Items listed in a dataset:
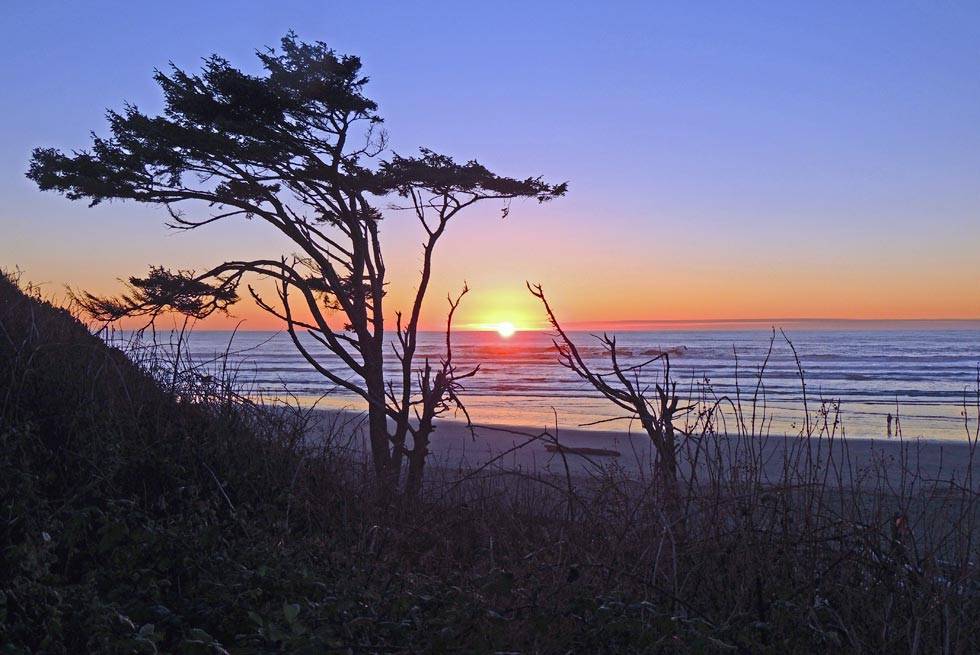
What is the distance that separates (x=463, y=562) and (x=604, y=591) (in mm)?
1422

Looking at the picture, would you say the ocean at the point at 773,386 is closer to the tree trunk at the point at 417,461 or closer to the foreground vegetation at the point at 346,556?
the tree trunk at the point at 417,461

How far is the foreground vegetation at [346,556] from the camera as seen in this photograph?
3258 mm

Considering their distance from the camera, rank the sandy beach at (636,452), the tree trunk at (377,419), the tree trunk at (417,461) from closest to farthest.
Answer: the tree trunk at (417,461), the tree trunk at (377,419), the sandy beach at (636,452)

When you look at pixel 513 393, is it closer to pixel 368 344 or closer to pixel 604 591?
pixel 368 344

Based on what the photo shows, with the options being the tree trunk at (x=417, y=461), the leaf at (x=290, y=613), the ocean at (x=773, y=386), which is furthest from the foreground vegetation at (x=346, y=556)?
the ocean at (x=773, y=386)

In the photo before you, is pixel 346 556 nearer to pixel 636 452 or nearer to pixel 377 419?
pixel 377 419

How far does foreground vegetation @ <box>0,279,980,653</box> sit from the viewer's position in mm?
3258

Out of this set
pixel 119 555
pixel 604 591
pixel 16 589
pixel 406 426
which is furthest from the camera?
pixel 406 426

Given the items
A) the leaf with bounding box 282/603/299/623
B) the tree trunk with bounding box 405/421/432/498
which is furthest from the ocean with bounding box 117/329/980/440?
the leaf with bounding box 282/603/299/623

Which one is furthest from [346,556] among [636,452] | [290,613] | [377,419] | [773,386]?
[773,386]

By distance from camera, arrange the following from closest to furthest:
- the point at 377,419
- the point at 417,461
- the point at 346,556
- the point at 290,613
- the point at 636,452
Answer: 1. the point at 290,613
2. the point at 346,556
3. the point at 417,461
4. the point at 377,419
5. the point at 636,452

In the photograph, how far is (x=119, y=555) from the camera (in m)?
3.76

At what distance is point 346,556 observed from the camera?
176 inches

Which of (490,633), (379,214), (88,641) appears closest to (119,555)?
(88,641)
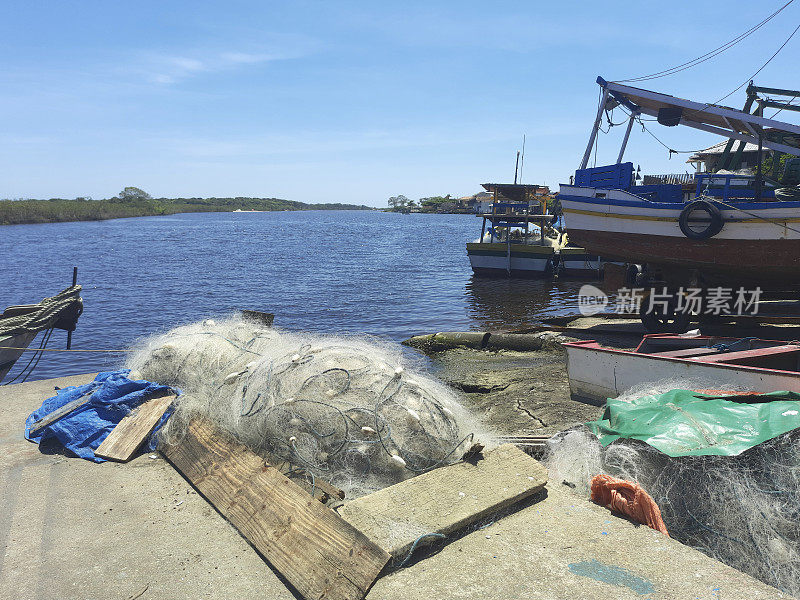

**Set task**
Pick out every line in the entries that contains the word "from", matching its case exactly, and copy each of those lines.

**Task output**
How far is the foreground vegetation at [346,556] from the camera as seen in this photograph?
Considering their distance from the camera, rank the sandy beach at (636,452), the tree trunk at (377,419), the tree trunk at (417,461) from closest to farthest.
Based on what the photo shows, with the options being the tree trunk at (x=417, y=461), the leaf at (x=290, y=613), the ocean at (x=773, y=386), which is furthest from the foreground vegetation at (x=346, y=556)?
How far does foreground vegetation @ <box>0,279,980,653</box> sit from the viewer's position in mm?
which is furthest from the camera?
which is furthest from the ocean with bounding box 117/329/980/440?
Which one is furthest from [346,556] among [636,452] | [290,613] | [377,419] | [773,386]?
By distance from camera, arrange the following from closest to furthest:
In the photograph, how far is (x=119, y=555) from the camera (in m)?
At what distance is point 346,556 observed from the camera?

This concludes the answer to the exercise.